Stored entries:
· · ·
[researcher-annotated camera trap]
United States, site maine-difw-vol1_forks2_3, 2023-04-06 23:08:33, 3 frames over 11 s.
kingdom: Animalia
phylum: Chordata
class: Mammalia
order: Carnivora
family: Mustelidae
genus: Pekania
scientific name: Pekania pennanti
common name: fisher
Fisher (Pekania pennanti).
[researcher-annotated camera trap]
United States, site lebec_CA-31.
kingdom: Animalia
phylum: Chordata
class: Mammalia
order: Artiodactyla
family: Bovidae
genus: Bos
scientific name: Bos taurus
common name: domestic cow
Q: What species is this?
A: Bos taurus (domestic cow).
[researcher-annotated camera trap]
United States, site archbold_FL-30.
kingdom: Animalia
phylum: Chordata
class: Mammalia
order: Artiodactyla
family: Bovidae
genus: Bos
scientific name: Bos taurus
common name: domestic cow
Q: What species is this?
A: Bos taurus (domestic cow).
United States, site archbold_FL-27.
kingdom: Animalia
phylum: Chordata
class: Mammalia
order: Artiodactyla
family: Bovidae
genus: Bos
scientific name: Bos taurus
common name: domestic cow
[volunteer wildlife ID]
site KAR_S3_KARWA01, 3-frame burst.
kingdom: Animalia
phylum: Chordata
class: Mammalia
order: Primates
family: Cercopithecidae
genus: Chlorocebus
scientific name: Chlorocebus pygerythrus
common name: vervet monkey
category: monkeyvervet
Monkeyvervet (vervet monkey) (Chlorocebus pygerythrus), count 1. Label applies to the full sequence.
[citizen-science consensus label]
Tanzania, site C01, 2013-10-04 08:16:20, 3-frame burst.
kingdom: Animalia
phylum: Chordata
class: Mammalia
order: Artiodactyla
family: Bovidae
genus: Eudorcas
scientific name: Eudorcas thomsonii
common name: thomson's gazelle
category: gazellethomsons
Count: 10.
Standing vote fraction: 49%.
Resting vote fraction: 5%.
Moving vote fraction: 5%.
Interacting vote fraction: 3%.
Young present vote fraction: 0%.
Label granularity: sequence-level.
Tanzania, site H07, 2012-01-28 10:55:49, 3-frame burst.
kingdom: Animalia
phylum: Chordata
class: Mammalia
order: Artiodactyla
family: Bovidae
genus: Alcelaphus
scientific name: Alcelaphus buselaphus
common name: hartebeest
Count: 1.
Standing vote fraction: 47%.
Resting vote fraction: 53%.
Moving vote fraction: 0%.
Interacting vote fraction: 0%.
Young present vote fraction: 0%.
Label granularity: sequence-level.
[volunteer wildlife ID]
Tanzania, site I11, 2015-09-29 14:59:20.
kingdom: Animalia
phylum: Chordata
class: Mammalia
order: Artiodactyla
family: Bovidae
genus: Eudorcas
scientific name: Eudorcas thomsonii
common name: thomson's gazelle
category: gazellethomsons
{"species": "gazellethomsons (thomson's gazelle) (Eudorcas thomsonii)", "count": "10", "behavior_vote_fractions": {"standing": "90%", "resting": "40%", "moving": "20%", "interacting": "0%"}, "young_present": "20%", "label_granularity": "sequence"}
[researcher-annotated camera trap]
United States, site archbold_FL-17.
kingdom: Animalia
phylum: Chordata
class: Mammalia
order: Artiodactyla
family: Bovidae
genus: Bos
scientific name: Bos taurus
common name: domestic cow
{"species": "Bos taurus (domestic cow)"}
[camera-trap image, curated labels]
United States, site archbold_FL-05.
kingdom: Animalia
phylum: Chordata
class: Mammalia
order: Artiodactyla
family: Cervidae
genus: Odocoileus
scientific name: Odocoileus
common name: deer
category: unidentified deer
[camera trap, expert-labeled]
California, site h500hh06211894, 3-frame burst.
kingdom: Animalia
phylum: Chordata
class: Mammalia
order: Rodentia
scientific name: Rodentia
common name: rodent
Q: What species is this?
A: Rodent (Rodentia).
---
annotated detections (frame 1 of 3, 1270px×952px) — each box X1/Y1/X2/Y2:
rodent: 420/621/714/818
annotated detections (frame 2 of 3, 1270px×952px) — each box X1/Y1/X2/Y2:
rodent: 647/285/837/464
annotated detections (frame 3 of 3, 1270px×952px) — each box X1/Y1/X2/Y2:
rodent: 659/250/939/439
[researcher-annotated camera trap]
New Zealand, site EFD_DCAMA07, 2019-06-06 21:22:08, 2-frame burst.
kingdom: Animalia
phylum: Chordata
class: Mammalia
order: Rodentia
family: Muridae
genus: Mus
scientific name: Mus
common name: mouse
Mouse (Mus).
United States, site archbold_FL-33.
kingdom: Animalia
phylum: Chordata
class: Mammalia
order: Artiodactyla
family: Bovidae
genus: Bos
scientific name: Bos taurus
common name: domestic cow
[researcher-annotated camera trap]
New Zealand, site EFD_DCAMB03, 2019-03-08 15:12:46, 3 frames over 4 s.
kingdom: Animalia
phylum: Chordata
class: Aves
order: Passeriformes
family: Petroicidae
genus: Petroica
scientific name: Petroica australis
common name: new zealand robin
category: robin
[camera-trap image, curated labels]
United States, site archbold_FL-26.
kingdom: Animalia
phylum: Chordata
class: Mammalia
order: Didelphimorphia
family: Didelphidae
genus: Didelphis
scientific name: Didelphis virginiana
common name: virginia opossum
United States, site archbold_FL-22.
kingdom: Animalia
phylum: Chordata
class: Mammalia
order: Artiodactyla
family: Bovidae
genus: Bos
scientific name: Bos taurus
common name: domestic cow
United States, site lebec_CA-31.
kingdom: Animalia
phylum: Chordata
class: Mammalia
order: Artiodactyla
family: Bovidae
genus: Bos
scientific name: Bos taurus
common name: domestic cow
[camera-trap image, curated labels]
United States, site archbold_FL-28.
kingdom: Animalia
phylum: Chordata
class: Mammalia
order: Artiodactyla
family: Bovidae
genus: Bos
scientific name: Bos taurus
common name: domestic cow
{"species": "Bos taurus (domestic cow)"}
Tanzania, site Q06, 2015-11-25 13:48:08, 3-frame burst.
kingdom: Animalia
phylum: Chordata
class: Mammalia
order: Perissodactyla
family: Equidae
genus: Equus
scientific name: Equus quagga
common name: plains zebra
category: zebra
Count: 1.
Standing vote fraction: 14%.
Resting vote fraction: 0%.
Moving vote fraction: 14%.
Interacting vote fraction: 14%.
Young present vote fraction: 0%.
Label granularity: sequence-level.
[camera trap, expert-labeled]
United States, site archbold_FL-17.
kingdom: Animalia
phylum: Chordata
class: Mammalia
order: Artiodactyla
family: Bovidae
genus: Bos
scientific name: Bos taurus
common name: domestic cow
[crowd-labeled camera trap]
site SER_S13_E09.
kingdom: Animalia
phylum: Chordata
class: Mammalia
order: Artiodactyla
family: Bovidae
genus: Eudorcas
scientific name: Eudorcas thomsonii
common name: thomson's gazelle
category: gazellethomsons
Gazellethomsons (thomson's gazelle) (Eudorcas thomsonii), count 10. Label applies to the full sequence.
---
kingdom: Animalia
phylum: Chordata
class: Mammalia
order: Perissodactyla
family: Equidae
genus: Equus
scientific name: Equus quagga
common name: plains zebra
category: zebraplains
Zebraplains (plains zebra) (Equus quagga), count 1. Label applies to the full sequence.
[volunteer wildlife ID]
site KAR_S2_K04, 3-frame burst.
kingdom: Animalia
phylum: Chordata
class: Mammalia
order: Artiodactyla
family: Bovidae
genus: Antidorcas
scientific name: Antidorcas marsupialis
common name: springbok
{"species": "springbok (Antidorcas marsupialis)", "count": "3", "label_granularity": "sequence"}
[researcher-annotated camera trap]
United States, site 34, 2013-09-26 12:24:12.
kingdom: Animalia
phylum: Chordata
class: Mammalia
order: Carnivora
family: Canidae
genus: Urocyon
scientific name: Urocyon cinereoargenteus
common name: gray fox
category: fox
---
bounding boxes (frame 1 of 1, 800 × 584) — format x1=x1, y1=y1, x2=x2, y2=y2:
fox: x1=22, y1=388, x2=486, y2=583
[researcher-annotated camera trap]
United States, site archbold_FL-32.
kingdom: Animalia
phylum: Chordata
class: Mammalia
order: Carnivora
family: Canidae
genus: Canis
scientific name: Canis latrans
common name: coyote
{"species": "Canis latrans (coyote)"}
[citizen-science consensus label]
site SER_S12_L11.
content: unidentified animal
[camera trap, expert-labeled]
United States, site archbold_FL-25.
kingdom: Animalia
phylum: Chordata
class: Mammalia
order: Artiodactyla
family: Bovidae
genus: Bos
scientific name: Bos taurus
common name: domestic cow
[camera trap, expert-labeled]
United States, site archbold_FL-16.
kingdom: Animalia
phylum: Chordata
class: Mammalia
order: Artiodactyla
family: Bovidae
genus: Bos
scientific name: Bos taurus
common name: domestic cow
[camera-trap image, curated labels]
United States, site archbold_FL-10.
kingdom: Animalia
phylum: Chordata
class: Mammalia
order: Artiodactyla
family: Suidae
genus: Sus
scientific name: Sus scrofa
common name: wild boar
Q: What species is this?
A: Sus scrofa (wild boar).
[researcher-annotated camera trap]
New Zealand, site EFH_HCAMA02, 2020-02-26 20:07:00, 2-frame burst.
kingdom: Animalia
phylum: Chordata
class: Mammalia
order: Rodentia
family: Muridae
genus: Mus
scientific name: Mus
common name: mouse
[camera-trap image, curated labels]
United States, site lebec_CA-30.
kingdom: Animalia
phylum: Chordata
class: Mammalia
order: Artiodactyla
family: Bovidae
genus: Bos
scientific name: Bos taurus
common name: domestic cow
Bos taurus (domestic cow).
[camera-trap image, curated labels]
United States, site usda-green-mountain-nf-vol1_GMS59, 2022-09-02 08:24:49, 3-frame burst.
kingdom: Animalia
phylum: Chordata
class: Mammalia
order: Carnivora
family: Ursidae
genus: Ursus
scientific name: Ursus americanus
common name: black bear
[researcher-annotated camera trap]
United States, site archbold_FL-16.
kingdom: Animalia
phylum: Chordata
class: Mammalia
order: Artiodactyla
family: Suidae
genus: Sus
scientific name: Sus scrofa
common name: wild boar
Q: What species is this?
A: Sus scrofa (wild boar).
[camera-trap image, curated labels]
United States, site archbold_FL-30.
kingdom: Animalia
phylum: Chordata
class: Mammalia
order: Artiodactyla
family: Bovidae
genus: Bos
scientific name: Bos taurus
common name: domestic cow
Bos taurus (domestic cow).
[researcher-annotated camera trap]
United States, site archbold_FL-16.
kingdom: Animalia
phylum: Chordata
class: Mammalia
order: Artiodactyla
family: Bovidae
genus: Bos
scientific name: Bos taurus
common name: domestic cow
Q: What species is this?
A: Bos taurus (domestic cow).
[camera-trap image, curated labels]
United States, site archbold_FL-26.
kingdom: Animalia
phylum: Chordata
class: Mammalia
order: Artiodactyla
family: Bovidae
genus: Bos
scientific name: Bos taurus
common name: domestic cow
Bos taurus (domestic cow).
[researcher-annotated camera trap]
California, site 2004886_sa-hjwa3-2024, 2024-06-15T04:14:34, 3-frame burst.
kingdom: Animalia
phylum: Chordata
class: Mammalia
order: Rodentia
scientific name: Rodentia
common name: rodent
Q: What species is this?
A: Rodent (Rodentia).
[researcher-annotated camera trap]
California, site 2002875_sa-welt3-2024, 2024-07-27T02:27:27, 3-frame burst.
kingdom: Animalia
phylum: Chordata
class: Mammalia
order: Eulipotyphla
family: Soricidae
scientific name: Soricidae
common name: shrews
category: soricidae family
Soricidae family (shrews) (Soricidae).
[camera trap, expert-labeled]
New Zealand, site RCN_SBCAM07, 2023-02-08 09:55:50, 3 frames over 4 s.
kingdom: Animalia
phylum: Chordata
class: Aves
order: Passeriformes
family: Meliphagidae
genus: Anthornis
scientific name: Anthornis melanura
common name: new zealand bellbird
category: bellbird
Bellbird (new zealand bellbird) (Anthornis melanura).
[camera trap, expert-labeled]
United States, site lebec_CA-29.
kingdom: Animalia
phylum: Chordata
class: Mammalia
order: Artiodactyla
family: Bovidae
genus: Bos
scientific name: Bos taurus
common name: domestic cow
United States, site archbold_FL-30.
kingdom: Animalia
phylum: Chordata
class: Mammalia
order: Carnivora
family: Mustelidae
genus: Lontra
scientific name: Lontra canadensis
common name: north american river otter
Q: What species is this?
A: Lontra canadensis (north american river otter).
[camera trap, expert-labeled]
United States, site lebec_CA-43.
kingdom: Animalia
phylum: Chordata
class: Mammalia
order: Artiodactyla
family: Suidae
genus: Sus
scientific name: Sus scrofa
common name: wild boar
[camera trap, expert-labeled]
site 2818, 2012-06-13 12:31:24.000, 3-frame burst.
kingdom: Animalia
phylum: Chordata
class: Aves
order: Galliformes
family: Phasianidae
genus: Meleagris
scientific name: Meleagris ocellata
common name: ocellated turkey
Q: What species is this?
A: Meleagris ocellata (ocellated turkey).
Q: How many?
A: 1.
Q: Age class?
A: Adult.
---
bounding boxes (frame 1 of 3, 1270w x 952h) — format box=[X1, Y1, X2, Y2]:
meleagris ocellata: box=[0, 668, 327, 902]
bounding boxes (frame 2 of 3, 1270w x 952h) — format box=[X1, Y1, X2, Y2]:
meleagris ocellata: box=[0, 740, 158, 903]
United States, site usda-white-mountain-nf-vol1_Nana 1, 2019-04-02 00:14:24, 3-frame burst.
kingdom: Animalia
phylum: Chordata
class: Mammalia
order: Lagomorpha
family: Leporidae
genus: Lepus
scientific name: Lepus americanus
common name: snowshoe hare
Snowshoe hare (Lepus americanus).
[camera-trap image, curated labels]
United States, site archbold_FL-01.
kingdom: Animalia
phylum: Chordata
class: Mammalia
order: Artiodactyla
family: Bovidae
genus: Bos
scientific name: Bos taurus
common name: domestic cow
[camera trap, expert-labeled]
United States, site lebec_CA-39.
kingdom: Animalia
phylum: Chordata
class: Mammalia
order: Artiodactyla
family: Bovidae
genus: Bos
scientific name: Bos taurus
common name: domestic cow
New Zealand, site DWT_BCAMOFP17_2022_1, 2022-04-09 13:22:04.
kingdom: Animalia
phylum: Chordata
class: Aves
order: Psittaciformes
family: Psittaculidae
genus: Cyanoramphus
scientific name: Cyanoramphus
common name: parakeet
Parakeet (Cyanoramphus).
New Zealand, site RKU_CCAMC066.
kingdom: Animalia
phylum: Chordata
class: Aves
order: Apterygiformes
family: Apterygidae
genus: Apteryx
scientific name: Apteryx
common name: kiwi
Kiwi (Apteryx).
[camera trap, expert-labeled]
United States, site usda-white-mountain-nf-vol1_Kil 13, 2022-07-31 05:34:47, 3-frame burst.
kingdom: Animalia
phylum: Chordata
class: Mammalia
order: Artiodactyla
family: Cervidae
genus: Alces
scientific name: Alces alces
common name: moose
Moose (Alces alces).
· · ·
Exercise brief:
From the records above, print only the lines between the one holding "Tanzania, site C01, 2013-10-04" and the one holding "Moving vote fraction: 0%.", inclusive, exactly as they stand.

Result for this task:
Tanzania, site C01, 2013-10-04 08:16:20, 3-frame burst.
kingdom: Animalia
phylum: Chordata
class: Mammalia
order: Artiodactyla
family: Bovidae
genus: Eudorcas
scientific name: Eudorcas thomsonii
common name: thomson's gazelle
category: gazellethomsons
Count: 10.
Standing vote fraction: 49%.
Resting vote fraction: 5%.
Moving vote fraction: 5%.
Interacting vote fraction: 3%.
Young present vote fraction: 0%.
Label granularity: sequence-level.
Tanzania, site H07, 2012-01-28 10:55:49, 3-frame burst.
kingdom: Animalia
phylum: Chordata
class: Mammalia
order: Artiodactyla
family: Bovidae
genus: Alcelaphus
scientific name: Alcelaphus buselaphus
common name: hartebeest
Count: 1.
Standing vote fraction: 47%.
Resting vote fraction: 53%.
Moving vote fraction: 0%.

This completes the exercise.